**ACTION ITEM**
In the text below on trehalose production, which organism removed the residual maltose and glucose?

**TEXT SHOWN**

--------------------------------

Trehalose is a non-conventional sugar with potent applications in the food, healthcare and biopharma industries. In this study, trehalose was synthesized from maltose using whole-cell Pseudomonas monteilii TBRC 1196 producing trehalose synthase (TreS) as the biocatalyst. The reaction condition was optimized using 1% Triton X-100 permeabilized cells. According to our central composite design (CCD) experiment, the optimal process was achieved at 35℃ and pH 8.0 for 24 h, resulting in the maximum trehalose yield of 51.60 g/g after 12 h using an initial cell loading of 94 g/l. Scale-up production in a lab-scale bioreactor led to the final trehalose concentration of 51.91 g/l with a yield of 51.60 g/g and productivity of 4.37 g/l/h together with 8.24 g/l glucose as a byproduct. A one-pot process integrating trehalose production and byproduct bioremoval showed 53.35% trehalose yield from 107.4 g/l after 15 h by permeabilized P. moteilii cells. The residual maltose and glucose were subsequently removed by Saccharomyces cerevisiae TBRC 12153, resulting in trehalose recovery of 99.23% with 24.85 g/l ethanol obtained as a co-product. The present work provides an integrated alternative process for trehalose production from maltose syrup in bio-industry.

--------------------------------

(Items from a dataset)
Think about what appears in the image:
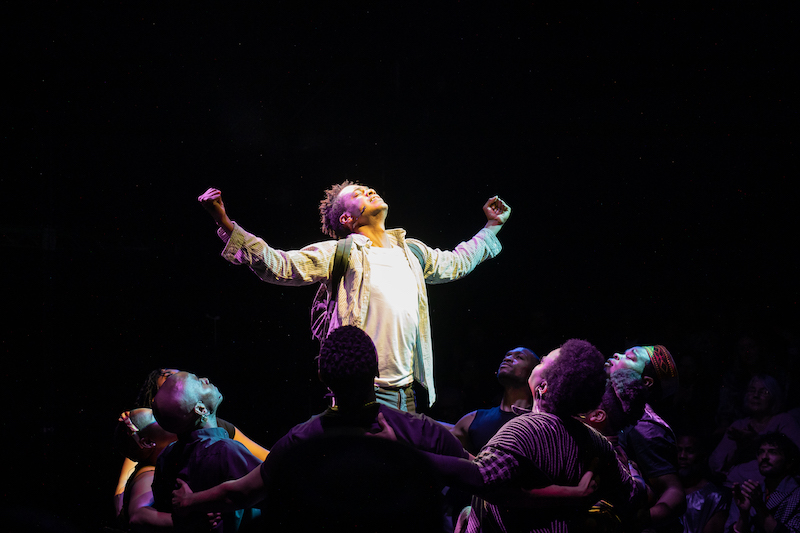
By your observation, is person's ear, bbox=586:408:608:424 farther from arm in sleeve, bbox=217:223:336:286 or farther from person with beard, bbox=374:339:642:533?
arm in sleeve, bbox=217:223:336:286

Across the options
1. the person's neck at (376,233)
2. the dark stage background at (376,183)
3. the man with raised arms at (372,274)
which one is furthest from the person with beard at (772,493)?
the person's neck at (376,233)

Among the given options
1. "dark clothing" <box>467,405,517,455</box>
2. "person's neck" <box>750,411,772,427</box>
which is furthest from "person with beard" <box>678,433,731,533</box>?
"dark clothing" <box>467,405,517,455</box>

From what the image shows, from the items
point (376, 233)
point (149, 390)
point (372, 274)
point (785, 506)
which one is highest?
point (376, 233)

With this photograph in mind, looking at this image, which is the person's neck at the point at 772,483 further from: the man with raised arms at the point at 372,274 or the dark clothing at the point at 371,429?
the dark clothing at the point at 371,429

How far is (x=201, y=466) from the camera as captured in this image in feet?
6.59

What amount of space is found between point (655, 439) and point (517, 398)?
79cm

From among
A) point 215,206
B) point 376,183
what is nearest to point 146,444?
point 215,206

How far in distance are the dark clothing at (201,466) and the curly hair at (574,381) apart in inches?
41.5

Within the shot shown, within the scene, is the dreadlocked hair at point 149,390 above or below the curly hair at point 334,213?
below

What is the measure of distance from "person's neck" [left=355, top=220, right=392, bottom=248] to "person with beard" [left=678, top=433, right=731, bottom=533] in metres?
2.33

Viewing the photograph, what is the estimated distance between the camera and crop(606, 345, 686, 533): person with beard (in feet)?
7.54

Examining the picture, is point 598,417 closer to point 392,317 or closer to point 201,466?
point 392,317

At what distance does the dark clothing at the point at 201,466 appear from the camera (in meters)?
1.99

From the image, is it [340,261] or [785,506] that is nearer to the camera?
[340,261]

--------------------------------

**TASK OUTPUT**
Saccharomyces cerevisiae TBRC 12153